Finding the optimal weights to place on $n$ estimators to create a weighted-average that minimizes the expected squared error

92 Views Asked by At

Consider $n$ independent random variables; $X_1, X_2, ... X_n$, each of which are estimators of a criterion $Y$.

$X_1, X_2, ... X_n$ may have different (known) variances, and may have different (known) biases in relation to $Y$.

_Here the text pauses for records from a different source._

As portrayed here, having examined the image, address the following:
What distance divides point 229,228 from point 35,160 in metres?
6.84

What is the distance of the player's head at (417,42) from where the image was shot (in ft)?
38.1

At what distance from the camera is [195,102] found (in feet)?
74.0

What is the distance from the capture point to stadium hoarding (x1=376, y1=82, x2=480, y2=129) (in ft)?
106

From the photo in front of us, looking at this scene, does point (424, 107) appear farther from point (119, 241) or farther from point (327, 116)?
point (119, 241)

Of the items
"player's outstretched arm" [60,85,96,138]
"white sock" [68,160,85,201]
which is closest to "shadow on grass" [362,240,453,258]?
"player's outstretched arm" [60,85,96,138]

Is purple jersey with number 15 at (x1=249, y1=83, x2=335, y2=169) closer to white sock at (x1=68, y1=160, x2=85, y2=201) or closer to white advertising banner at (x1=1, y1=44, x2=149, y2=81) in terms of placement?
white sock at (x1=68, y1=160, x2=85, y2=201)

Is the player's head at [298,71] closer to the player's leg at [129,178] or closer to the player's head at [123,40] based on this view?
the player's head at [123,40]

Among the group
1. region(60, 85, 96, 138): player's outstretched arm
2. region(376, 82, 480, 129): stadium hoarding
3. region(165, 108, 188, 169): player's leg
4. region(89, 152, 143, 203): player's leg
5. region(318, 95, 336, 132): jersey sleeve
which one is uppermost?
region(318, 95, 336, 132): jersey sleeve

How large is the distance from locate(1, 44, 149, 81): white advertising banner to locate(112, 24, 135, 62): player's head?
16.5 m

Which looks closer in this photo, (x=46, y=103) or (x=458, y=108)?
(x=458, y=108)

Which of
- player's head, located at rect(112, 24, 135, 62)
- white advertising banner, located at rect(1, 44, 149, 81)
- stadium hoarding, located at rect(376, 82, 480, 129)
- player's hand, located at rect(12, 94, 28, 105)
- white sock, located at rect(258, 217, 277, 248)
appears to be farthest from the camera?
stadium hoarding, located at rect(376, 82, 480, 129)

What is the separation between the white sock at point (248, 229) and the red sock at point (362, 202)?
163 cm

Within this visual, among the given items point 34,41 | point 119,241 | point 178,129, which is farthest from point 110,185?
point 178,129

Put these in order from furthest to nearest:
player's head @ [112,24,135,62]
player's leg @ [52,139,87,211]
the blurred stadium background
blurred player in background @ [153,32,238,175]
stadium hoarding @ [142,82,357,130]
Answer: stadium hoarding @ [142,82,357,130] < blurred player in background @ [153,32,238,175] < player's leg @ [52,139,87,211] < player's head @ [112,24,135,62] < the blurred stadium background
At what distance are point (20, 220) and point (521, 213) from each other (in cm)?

What weights $w_1, w_2, ... w_n$ should be placed on $X_1, X_2, ... X_n$ to create a weighted-average (i.e., an aggregate estimator) that minimizes the expected squared error?

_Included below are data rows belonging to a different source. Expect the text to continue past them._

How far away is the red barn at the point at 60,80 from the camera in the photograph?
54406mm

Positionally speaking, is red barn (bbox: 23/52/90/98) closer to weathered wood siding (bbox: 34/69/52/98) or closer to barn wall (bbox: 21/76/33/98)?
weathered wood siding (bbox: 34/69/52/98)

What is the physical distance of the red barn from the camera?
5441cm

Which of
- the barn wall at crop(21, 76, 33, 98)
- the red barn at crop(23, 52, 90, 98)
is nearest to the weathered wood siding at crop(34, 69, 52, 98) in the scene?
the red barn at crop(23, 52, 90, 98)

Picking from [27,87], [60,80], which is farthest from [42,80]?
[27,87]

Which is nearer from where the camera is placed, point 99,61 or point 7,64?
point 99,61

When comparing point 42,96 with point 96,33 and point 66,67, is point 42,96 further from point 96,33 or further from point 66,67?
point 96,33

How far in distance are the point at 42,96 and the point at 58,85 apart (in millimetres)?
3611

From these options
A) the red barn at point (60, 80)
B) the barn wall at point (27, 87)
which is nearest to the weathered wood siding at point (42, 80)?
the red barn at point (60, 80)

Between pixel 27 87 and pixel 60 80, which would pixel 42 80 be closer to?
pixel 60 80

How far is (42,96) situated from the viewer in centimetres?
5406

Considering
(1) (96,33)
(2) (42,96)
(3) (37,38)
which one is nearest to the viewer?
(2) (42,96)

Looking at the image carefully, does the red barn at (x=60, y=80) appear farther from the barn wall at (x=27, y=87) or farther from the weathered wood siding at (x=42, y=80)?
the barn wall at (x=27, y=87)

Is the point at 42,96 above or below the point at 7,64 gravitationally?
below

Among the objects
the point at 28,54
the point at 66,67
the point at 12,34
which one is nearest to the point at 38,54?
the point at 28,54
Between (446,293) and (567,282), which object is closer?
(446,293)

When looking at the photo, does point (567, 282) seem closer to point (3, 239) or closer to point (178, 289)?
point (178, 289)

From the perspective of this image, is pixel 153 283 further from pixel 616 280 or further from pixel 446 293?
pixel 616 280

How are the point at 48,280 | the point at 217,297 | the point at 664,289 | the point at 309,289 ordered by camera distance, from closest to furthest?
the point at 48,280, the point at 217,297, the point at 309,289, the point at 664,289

A reference that deals with this (exact) problem, or better still, a demonstration of the solution, would be much appreciated. I have managed to find the solution for $n = 2$. However, the math for $n > 2$ becomes tedious - I suspect it requires the use of matrices.

1

There are 1 best solutions below

6
On

This is an interesting problem. Here is my attempt.

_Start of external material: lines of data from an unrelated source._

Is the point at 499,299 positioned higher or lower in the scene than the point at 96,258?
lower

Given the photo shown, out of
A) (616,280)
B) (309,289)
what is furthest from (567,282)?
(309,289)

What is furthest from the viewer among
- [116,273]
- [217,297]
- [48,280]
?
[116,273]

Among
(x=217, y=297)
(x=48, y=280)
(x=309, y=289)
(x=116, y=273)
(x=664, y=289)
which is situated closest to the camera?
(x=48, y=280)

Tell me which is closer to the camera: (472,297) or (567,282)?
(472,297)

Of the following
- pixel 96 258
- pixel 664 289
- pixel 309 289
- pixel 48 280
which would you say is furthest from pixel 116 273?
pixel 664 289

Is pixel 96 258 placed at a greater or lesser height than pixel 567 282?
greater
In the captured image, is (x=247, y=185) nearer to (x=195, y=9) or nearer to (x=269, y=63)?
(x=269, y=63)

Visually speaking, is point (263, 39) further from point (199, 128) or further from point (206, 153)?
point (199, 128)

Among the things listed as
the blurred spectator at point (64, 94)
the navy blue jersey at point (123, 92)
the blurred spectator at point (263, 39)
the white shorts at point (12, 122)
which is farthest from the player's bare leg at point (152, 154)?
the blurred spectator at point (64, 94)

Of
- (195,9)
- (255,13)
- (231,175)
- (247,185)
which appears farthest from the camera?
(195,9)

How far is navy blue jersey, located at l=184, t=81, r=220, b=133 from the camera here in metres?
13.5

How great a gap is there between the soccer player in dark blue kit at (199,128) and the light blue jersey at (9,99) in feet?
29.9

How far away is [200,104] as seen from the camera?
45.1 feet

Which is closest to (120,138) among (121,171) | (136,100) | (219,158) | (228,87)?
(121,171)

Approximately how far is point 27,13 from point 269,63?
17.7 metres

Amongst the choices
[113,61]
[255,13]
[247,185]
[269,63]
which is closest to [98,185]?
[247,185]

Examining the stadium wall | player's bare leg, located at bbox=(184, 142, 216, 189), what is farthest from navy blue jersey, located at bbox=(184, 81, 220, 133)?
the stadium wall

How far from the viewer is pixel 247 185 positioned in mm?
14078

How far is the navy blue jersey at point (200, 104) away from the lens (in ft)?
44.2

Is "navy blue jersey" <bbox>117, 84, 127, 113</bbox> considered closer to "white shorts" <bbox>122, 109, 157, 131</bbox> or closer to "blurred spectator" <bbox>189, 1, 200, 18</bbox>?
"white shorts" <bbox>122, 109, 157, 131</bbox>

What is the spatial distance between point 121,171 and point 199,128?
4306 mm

Write, $Z = w_1X_1 + \cdots + w_nX_n$.

We would like to solve, \begin{align*} \min_{w_i} \mathbb{E}[(Z-Y)^2] &= \min_{w_i} \mathbb{E}[Z^2] + \mathbb{E}[Y^2] - 2 \mathbb{E}[Z] \mathbb{E}[Y] \\&= \min_{w_i} \mathbb{V}[Z] + \mathbb{V}[Y] + (\mathbb{E}[Z] - \mathbb{E}[Y])^2 \end{align*}

Taking the derivative with respect to $w_i$ and setting it to zero we have, $$ w_i\mathbb{V}[X_i] + \left(\sum_j w_j \mathbb{E}[X_j] - \mathbb{E}[Y]\right) \mathbb{E}[X_i] = 0 $$ where we have used, $$ \mathbb{E}[Z] = w_1 \mathbb{E}[X_1] + \cdots + w_n \mathbb{E}[X_n] $$ and $$ \mathbb{V}[Z] = w_1^2 \mathbb{V}[X_1] + \cdots + w_n^2 \mathbb{V}[X_n] $$

Note that this is a linear system of equations in $w_i$: $ (\operatorname{diag}(V) + EE^T)w = \mathbb{E}[Y] E $ where $V$ and $E$ are the vectors of variances and means of $X$.

In matrix form, $$ \begin{bmatrix} \mathbb{V}[X_1]+\mathbb{E}[X_1]^2 & \mathbb{E}[X_1]\mathbb{E}[X_2] & \cdots & \mathbb{E}[X_1]\mathbb{E}[X_n] \\ \mathbb{E}[X_2]\mathbb{E}[X_1] & \mathbb{V}[X_2]+ \mathbb{E}[X_2]^2& \cdots & \mathbb{E}[X_2]\mathbb{E}[X_n] \\ \vdots & & \ddots\\ \mathbb{E}[X_n]\mathbb{E}[X_1] & \mathbb{E}[X_n]\mathbb{E}[X_2] & \cdots & \mathbb{V}[X_2]+\mathbb{E}[X_n]^2 \\ \end{bmatrix} \begin{bmatrix} w_1 \\ w_2\\\vdots \\ w_n \end{bmatrix} = \begin{bmatrix} \mathbb{E}[Y]\mathbb{E}[X_1]\\ \mathbb{E}[Y]\mathbb{E}[X_2]\\ \vdots \\ \mathbb{E}[Y]\mathbb{E}[X_n] \end{bmatrix} $$

So I guess if this system has a solution it should give a local extrema or saddle point to the minimization problem. Note that $V+EE^T$ is positive semidefinite which probably implies this is a minima (although my calculus is rusty).

In particular, if $\mathbb{V}[X_i] > 0$ for all $i$ then the system is positive definite so a unique solution is guranteed.